• **QUOTED PASSAGE**
• • • • • • •
Important Hints for Medical Students

By Dr Jim Silcox

Photo by Ani Kolleshi on Unsplash

Do:

. . . change your study habits. 

You don’t have to be a genius to graduate with an MD but you do have to learn how to study smartly.  First, this means forgetting the principle of learning everything. There is simply too much and you will most certainly bog down and become demoralized if you start down that path.  Yes, you will not have the warm fuzzy feeling in your tummy when you walk into exams. However, life is not easy and medical life certainly has its fair share of ups and downs. 

At best, after four years you will know enough to graduate but you will not know everything. You will simply know what you don’t know, what to look up and where to do the looking up when patients present you with their problems. That is the hallmark of a good doctor.

 . . . plan on a “steady as she goes” study regimen and then stick to it. 

If you have traditionally been a “crammer” then this will feel very alien to you and it will be very tempting to drop off your schedule.  Don’t give in to temptation! A methodical routine every day will serve you best and avoid “hair-tearing” as exams draw near. 

 . . . think carefully about how you learn best. 

Some gifted students literally do seem to “suck it up off the page” but they are not the majority.  There is a lot of rote learning to do and this may be quite different from the logical kind of problem-solving that you have come to expect in pre-medicine courses.  During the first half of year one, let’s say till Christmas, plan to try a variety of techniques to get facts from the pages and lectures into your long-term memory.  For some, it involves Socratic style study groups, where the enthusiastic exchange of facts seems to stimulate the “little grey cells.” For others, learning is best served as a solitary activity that involves actively working with the material.
• • • • • • •
• **WHAT IS NEEDED**
Go on with the advice for medical students, picking up right after its last sentence. The listing that comes next has nothing to do with the advice for medical students.

Collected data:
• • • • • • •
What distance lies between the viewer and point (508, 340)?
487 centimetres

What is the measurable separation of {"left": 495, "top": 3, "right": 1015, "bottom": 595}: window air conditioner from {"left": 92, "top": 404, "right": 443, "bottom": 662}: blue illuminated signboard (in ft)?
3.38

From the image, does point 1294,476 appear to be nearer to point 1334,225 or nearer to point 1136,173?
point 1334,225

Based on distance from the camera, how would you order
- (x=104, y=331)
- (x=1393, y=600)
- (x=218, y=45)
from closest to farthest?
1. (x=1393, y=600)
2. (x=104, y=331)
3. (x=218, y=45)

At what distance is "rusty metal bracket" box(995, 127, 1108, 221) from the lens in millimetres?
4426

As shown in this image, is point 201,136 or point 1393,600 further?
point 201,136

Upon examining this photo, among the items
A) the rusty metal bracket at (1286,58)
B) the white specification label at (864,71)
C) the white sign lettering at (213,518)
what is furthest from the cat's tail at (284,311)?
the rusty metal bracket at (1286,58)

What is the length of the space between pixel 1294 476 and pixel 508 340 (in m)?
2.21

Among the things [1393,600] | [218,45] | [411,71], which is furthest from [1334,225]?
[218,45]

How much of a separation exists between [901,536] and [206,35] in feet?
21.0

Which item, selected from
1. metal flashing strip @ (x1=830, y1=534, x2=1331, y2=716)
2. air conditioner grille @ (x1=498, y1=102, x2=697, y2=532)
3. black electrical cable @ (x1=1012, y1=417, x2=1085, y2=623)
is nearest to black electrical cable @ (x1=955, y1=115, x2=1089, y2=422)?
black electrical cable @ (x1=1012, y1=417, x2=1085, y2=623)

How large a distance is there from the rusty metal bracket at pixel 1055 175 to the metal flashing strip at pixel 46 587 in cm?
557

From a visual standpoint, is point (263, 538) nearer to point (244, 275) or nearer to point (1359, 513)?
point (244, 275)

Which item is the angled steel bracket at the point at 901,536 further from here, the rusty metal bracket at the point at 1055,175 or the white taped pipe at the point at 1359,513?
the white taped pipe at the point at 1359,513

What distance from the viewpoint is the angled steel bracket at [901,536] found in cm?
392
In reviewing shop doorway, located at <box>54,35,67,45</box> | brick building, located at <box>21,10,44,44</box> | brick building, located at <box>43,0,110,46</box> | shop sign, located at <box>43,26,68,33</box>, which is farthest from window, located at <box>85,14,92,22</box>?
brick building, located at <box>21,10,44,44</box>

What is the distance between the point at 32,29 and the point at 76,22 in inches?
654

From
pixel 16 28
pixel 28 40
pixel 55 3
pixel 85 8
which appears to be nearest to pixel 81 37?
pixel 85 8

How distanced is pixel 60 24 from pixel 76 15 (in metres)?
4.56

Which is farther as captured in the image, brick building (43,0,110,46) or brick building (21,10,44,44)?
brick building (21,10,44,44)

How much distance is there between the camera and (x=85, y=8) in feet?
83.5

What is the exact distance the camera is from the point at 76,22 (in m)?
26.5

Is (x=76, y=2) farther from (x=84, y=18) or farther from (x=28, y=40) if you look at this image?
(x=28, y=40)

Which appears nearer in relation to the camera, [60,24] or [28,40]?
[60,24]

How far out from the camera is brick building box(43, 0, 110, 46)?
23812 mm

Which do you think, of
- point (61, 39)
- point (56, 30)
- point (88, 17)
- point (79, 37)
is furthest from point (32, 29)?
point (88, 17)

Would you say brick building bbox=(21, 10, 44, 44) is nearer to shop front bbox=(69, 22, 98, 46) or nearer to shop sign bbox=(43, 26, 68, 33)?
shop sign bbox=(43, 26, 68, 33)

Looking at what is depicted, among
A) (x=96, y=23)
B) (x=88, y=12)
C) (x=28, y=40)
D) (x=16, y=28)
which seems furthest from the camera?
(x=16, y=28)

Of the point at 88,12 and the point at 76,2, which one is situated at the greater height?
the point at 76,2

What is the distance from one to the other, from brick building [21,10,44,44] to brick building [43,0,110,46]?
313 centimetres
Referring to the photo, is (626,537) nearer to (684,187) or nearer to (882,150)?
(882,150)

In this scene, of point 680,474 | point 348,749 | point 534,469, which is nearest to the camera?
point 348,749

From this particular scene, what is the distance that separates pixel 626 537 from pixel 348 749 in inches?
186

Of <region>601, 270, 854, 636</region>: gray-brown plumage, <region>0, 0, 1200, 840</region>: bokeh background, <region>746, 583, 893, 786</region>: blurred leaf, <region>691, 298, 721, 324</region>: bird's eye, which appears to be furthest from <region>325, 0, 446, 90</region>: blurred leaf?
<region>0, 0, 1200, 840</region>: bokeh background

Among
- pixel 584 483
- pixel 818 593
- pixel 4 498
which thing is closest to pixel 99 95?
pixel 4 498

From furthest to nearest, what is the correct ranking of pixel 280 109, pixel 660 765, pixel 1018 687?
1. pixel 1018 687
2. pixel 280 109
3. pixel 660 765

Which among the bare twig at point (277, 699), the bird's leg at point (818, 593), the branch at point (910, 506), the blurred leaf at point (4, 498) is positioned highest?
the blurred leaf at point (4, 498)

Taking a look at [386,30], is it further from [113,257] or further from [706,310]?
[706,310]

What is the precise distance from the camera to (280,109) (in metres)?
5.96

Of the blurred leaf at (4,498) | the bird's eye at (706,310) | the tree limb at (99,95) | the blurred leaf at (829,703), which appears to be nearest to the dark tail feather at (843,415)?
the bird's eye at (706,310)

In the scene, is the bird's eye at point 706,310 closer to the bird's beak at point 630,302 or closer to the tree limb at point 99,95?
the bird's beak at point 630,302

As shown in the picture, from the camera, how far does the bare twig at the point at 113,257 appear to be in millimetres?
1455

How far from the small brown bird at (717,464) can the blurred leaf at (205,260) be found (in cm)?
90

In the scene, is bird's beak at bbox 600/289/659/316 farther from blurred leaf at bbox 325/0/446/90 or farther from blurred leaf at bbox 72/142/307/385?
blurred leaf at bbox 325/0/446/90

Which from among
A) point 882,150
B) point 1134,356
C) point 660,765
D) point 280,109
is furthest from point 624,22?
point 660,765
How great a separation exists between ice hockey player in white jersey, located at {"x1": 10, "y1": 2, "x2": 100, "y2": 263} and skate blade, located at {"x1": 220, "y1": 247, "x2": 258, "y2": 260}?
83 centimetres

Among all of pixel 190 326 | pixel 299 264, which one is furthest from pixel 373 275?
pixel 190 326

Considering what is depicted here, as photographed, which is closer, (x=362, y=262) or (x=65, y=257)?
• • • • • • •
• **RESPONSE TO THE TASK**
By “working with” the material, don’t assume that this means underlining with high-lighter (unless you love the magical arts of self-delusion). Rather, think of it as something more rigorous that you can do with the facts you must learn. Perhaps you might want to make a habit of boiling down each page or chapter into ten “earth-shaking” words, or perhaps the topic leads itself to some pictorial or graphical representation or mnemonic that, once created, will forever after pop into your mind whenever the topic comes up. Once you’ve attached the twelve cranial nerves to the line “Old Olympus Towering Tops, A Finn And German Viewed Some Hops,” how can you ever forget such deathless prose? For those of you who are not particularly creative, there are many websites that have collected medical students’ mnemonics and offer them up for you to use, gratis. Just search on “medical mnemonics.” 

. . . be kind to yourself when you study. 

There are no prizes at graduation for the student who studies to the point of exhaustion, depriving him or herself of all joy and relaxation.  Besides, you can’t learn without regular breaks. If you think you are the exception to that rule you are again back to practicing the black art of self-delusion.  First, block out your study time. Then plan to study no more than one hour at a time. (This will vary and you will have to experiment a little.) At the end of your study hour, take a break for about half an hour.  Wasteful? Not at all. You will study more efficiently if you know you have a limited time to get the material learned and that you have something different to look forward to in a short time.

That break can be just about anything as long as it is completely different from studying.  While it could be watching your favourite program on TV or talking to your boyfriend on the phone, it could also be washing your hair or biking around the block or scrubbing that annoying ring off your bathtub. You would be surprised how much better you work if you build in a “reward.”  Remember, a treat for a job well done doesn’t just work for training dogs!

The principle also works when you want to take an evening off to go to the movies, or a car rally or play hockey.  Just remember that these nights off are exceptions, not the routine way to spend your time. Remind yourself that you have to earn them and that means focussing on your planned studies in advance of the “event” so you can truly feel justified as you “lace-up” at the rink.

Don’t:

. . . hold on to the competitiveness that may have insinuated itself into your thinking and behaviour as you struggled to get into medicine. 

Medicine is a collegial profession and the more you give up yourself and your talents to others, the more you will get in return. This altruism will stand you in good stead. Not just in medical school, but in your medical life.  If you are living a life that seems to be “every person for him/her self” then you feel less and less satisfied with your medical career. If you see your fellow students struggling, take it as an opportunity to reach out and listen, maybe to help.  Getting the residency of choice and later the appointment of choice will depend primarily on how well you conduct yourself medically and personally on a day-to-day basis. You won’t reach your career goals by stepping over the bodies of your friends and colleagues in your focussed march to the top.

 . . . let the concept seep into your thinking that because you are smart, and because you got into medical school and because you work hard and make personal sacrifices, that you “deserve” to be treated as special by the rest of the “mere mortals” who exist in the world.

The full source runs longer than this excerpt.